Running on AWS using Nextflow Tower

A public demonstration version of Tower is available at tower.nf and can be used to execute the pipeline on any cloud provider. You can log in here:

Access the Public Nextflow Tower

The first time you log in, your account request will need to be approved manually by the Nextflow team. Once you get an email about your account being activated, you’ll be able to log in again and run the pipeline.

Creating a Compute Environment

You will first need to create a compute environment in Tower to describe your compute resources. Use the “Tower Forge” method to automatically create the required resources. The official documentation provides detailed instructions to set this up. Below are some hints for the values that we found works for this pipeline.

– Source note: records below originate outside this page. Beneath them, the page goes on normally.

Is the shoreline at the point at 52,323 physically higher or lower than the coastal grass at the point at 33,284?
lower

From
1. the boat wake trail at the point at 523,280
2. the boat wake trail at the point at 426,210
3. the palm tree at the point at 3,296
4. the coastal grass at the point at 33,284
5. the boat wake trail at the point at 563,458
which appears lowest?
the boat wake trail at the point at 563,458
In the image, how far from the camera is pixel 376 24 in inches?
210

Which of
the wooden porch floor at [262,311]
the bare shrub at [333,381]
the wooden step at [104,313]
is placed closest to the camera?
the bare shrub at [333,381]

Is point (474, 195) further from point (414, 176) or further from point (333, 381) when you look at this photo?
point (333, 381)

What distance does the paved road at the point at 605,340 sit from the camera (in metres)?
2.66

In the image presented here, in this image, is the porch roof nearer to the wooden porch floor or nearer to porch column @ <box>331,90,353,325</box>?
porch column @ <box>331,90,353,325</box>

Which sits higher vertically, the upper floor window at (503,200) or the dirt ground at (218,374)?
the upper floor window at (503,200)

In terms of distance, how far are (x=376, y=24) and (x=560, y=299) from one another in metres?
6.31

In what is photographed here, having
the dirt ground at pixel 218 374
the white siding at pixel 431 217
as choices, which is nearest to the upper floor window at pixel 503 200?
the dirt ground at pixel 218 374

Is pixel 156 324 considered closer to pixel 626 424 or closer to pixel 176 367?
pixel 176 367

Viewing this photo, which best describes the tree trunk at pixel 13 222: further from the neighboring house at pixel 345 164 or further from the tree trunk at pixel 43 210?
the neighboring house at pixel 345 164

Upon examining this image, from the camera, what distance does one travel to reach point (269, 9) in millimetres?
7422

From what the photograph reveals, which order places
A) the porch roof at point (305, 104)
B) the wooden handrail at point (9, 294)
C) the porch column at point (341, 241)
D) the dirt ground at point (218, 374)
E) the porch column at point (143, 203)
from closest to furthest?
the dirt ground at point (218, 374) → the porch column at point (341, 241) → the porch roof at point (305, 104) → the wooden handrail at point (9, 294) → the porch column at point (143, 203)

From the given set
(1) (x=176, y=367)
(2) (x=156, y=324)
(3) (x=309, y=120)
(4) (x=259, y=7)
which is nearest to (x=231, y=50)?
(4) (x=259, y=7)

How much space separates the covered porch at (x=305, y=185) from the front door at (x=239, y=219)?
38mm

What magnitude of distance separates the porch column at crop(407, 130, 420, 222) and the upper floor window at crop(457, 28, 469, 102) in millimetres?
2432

Screen of creating an AWS compute environment

Adding the pipeline

In the Launchpad tab, click New pipeline and fill in these values:

Screenshot of creating a new pipeline

Launching the pipeline

When you click on the pipeline in the Launchpad, you will see all of the parameters laid out in a web GUI. Click “Upload params file” and select one of the JSON files in the examples directory, for example demo_tiny.json. This will populate the parameters with the values needed to run the pipeline to process the demo_tiny data set.

Fill in the shared_work_dir to point to your fsx mount (e.g. /fsx/pipeline) and publish_dir to point to your mounted S3 bucket (/fusion/s3/bucket-name). Now click the Launch button. This will begin by downloading data in the data_manifest, and then running the complete analysis pipeline.

Processing your data

There are two ways to get your data into the pipeline. If your data is available via HTTP (e.g. on Figshare or similar file sharing service) then you can create a data manifest and the pipeline will download the data before running. Look under the data-sets directory for examples of how to set this up.

Alternatively, you can upload the data to your S3 bucket, and then set the data_dir parameter to point to it. You’ll need to click on “Show hidden params” to show this parameter in the web GUI. Also, you should add your S3 bucket to the “Allowed S3 buckets” field on your Compute Environment. The easiest way to do this is to go to the “Compute Environments” tab and click the “Clone” button to make a copy of your environment. Then you can add the S3 bucket to the “Allowed S3 buckets” field on the new environment.